I ain’t having it. I’m BLOWING MY WAD.

4

5

Yeah, I opened ‘em all. Deal with it.

Each figure – or “Trashie,” as they’re affectionately known – comes in a sealed plastic baggie. The plastic baggies are the biggest defense for opening them day by day, because getting through 24 of them at once has left my teeth chipped and my resolve forever weakened. God, tearing bags open is seriously the worst thing in the world. We just don’t notice because it’s usually over so quickly. Go spend ten minutes doing nothing but that, and tell me you’re not in the mood to kill everything that breathes.

I don’t know the names, allegiances or rarities of the Trashies I picked up. I’m a Trash Pack fan, but I’m not a fanatic. I guess what I’m saying is, I’m an apparatus with rotating blades that creates a current of air for cooling or ventilation.
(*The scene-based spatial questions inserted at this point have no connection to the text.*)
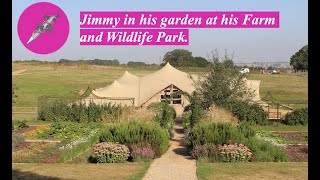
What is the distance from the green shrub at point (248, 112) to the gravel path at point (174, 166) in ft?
31.1

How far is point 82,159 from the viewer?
50.8 feet

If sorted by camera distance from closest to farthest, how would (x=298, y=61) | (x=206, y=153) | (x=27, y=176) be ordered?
1. (x=27, y=176)
2. (x=206, y=153)
3. (x=298, y=61)

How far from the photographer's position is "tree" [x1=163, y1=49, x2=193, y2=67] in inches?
3693

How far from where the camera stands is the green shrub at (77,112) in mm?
28828

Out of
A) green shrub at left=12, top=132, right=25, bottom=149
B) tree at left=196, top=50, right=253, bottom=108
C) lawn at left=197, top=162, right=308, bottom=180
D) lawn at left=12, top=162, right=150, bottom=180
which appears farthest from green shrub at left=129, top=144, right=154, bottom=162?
tree at left=196, top=50, right=253, bottom=108

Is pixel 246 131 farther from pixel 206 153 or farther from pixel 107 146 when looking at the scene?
pixel 107 146

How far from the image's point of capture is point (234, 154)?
574 inches

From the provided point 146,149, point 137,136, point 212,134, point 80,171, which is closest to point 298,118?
point 212,134

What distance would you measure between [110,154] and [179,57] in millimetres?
84488

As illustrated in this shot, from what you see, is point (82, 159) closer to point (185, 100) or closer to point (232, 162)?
point (232, 162)

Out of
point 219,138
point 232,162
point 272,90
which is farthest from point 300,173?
point 272,90

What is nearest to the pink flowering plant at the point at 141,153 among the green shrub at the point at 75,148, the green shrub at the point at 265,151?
the green shrub at the point at 75,148

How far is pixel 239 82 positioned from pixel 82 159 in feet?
46.3

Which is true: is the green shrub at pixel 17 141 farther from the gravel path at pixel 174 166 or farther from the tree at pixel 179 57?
the tree at pixel 179 57
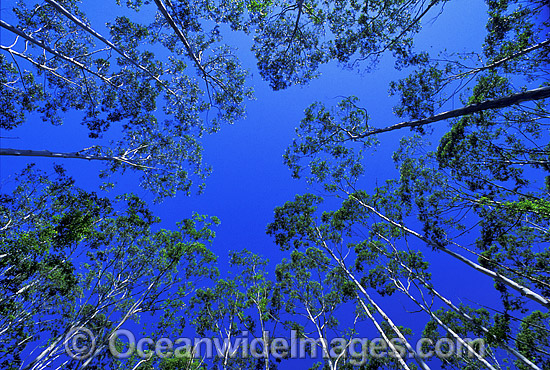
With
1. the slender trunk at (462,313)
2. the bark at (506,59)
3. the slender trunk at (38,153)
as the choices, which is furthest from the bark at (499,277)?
the slender trunk at (38,153)

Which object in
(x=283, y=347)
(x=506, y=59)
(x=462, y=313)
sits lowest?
(x=283, y=347)

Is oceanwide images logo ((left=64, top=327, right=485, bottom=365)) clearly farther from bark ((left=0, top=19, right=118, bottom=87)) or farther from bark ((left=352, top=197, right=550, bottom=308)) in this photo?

I’m curious about them, though. Are any of them exclusive to this set? Are the Trashies completely randomized, meaning that I’d get an entirely different assortment if I bought a second advent calendar? A bit of research might answer these questions, but since I refuse to go through the trouble, I guess I’m not as curious as I thought.

Whatever the case, it’s a good mix. I got a bird, a pretzel and a toilet, so that’s probably stating the obvious. I’m disappointed over having received so many color-swapped doubles, but that’s a quibble far outweighed by the glory of owning the official “chair” Trashie.

6

Despite my limited knowledge, I had a suspicion that this guy was rare. Call it intuition, or maybe common sense, since he’s the only one covered in super metallic paint.

Turns out, I was right. His name is “Alley Alien,” and he’s considered “ultra rare.” Sadly, my notions of riches were quickly dashed by the sight of so many eBay sellers failing to get seven dollar bids. In a perfect world, I could hawk this thing to a desperate collector and make the other 23 Trashies technically-free.

That’s the problem with this set. It’s expensive. I paid thirty bucks, and because I was almost too embarrassed to admit that, it must be out of bounds. That’s more than a dollar per Trashie!

In the company’s defense, $30 might be above the original retail price. This set is a year or two old, so it’s possible that some third-party Amazon jerk took me for a ride in a shitty car that I helped pay for.

Twenty bucks sounds more reasonable, but it’s a great set either way. Given the massive thematic discrepancies between Christmas and Trashies, blending the two was a completely welcomed WTF moment. Letting Trash Pack toys fuel a kid’s holiday celebration? That’s pretty cool.